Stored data
* * *

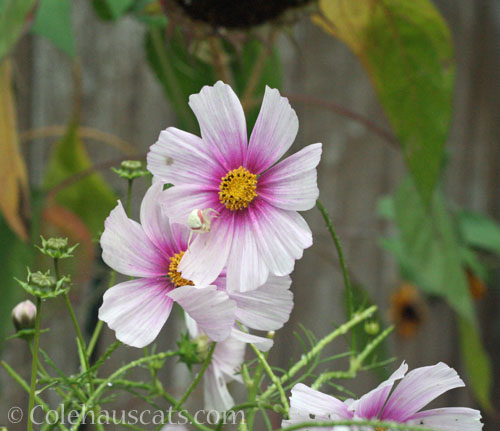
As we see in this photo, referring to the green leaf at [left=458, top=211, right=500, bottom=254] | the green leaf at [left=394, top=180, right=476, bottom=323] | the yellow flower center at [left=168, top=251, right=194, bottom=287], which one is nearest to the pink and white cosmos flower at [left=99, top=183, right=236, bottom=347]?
the yellow flower center at [left=168, top=251, right=194, bottom=287]

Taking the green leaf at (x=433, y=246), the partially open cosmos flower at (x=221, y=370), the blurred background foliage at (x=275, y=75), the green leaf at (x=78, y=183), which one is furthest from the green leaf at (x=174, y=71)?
the partially open cosmos flower at (x=221, y=370)

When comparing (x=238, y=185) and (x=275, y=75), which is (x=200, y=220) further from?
(x=275, y=75)

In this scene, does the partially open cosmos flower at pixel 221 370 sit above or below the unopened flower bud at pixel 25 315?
below

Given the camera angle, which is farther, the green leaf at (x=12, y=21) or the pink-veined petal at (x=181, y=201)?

* * *

=== Work to be completed ===
Reproduce the stretch from the line containing "In this scene, does" through the end of the listing, swapping "unopened flower bud" for "closed flower bud" and leaving everything else unchanged.

=== Solution to the problem ===
In this scene, does the partially open cosmos flower at pixel 221 370 sit above or below the closed flower bud at pixel 25 315?
below

Given the camera angle, which is farther, the green leaf at (x=12, y=21) or the pink-veined petal at (x=181, y=201)?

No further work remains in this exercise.